# Makita MAC2400 Oiled Twin Hot Dog Compressor



## Ottis

Great review. What does one of those go for ?


----------



## ND2ELK

Don: I paid $300 for the unit. Thanks for asking.

God Bless
tom


----------



## Splinterman

Hey Tom,
That is a sweet looking system….......well done.


----------



## a1Jim

Good review Tom
I prefer my compressors outside the shop


----------



## KentS

Thanks Tom. I've been wondering about that compressor. We've sold it several times--Feedback is always good. It seems like a great compressor.


----------



## davidroberts

I bought the exact model on Amazon about 15 months ago for my 2 car garage shop. Love it. Wouldn't trade it. Great for a DIY and hobbist. Even handled a framing nailer without missing a beat. Perfect for my pinners and brad nailers. I was very concerned about noise because I had a small oiless compressor that would run you out of the garage even with the door up. This compressor is marketed as very quite and for my money it's a dream.. Thanks for the review.


----------



## Hunterastin

i wish my compressor was quiet, i have a sixty gallon Cambal Hausfield and it is extremly loud but the advantage is it has a huge tank so it dont run that much


----------



## ahock

I used one of those on a job for awhile, it was great; couldn't keep up with a roofing nailer, but worked for a framer. It definitely is quiet, I sat it under the miter saw station and standing there could have a conversation without a problem. I love my porter cable, but I can't really have a conversation while it's running.

Thanks for the review!


----------



## moshel

Oh… I was so happy to read that there is a quite compressor… Alas, they don't sell it here in NZ.
Thats sad.
My compressor can be heard through 3 doors. and it gives my an adrenaline rush every time it starts when I am working.


----------



## thiel

FYI… I am seeing these Factory Reconditioned with warranty on Ebay (username rafsupply) for $179! I don't know a thing about the seller, but they have a good reputation on ebay and a professional website. Apparently they are a certifed Makita Reconditioned dealer too…


----------



## thiel

Ended up picking up that refurb. It's perfect! Can't tell it's not new.

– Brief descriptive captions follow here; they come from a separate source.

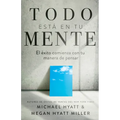 Todo Está En Tu Mente: El Éxito Comienza Con Tu Manera de Pensar (Spanish Language Edition, Mind Your Mindset (Spanish))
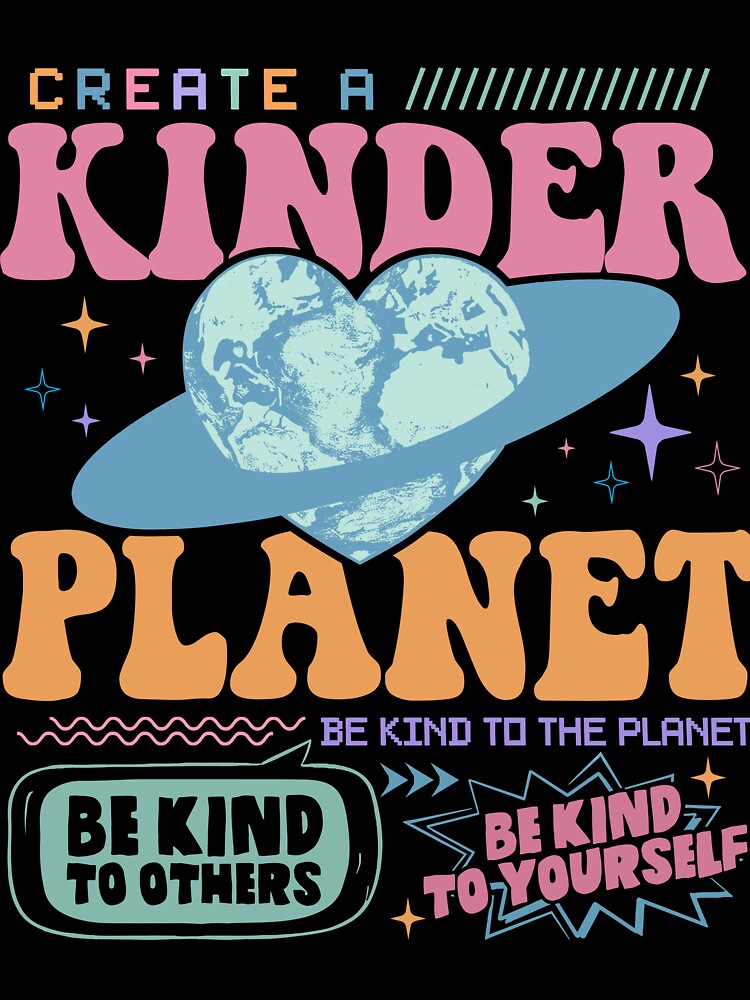Create A Kinder Planet Aesthetic by tylermunart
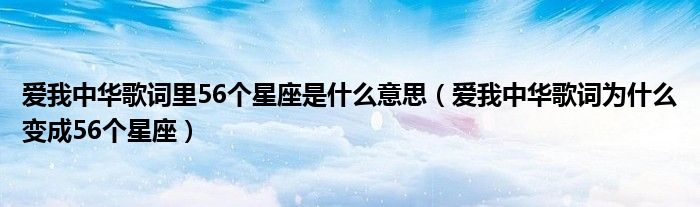 爱我中华歌词里56个星座是什么意思(爱我中华歌词为什么变成56个星座)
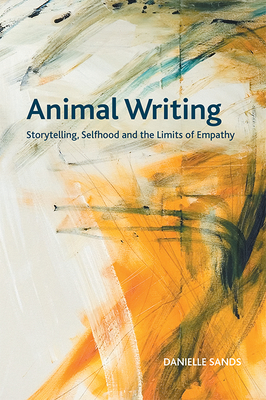 Animals, Plants, Things: Nonhuman Storytelling Between Philosophy and Literature - Sands, Danielle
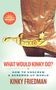 Kinky Friedman: What Would Kinky Do?, Buch, Buch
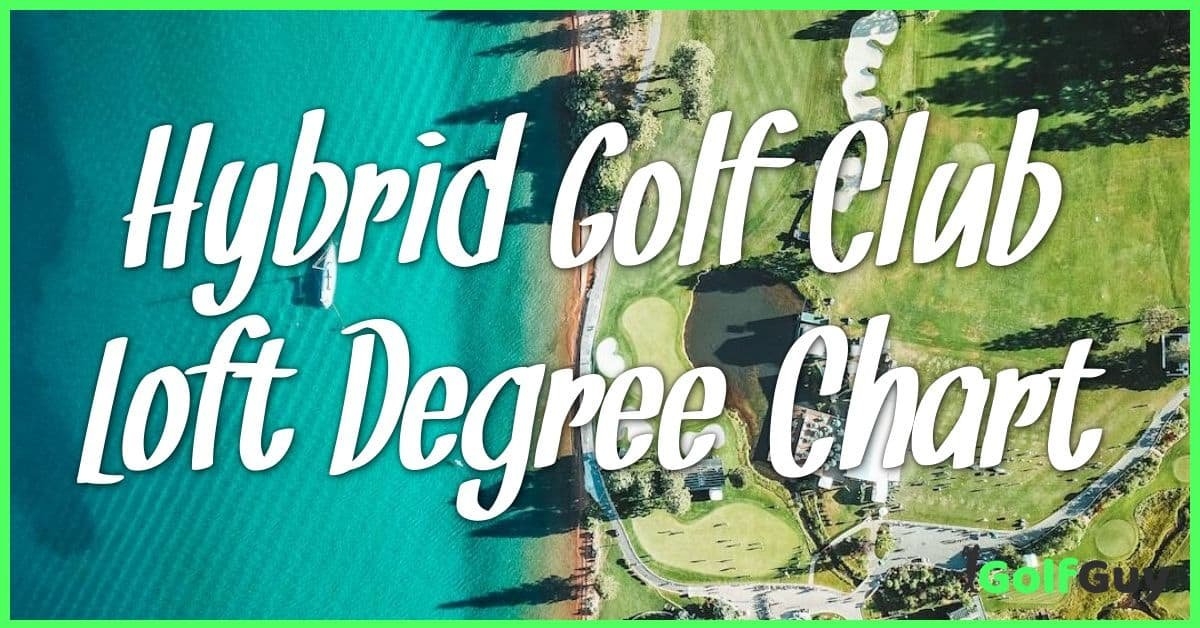 Hybrid Golf Club Loft Degree Chart Choosing The Right Club For Your Game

I can confirm… this thing is QUIET. I now have it mounted right in the bottom of my workbench and it cycles on and off without giving me even a flinch.


----------



## BriMtl

I have that compressor. Bought it after reading nothing but great reviews everywhere.
It's relative quietness is one of it's best features.
It is pretty heavy for carrying but I notice some owners have it tied to a hand truck.


----------



## Dustin

I love these Makita compressors. I've got the 3hp which is a little bit louder but not by much and it's still unbelievably quiet. I wish they made 240V stationary compressors too.


----------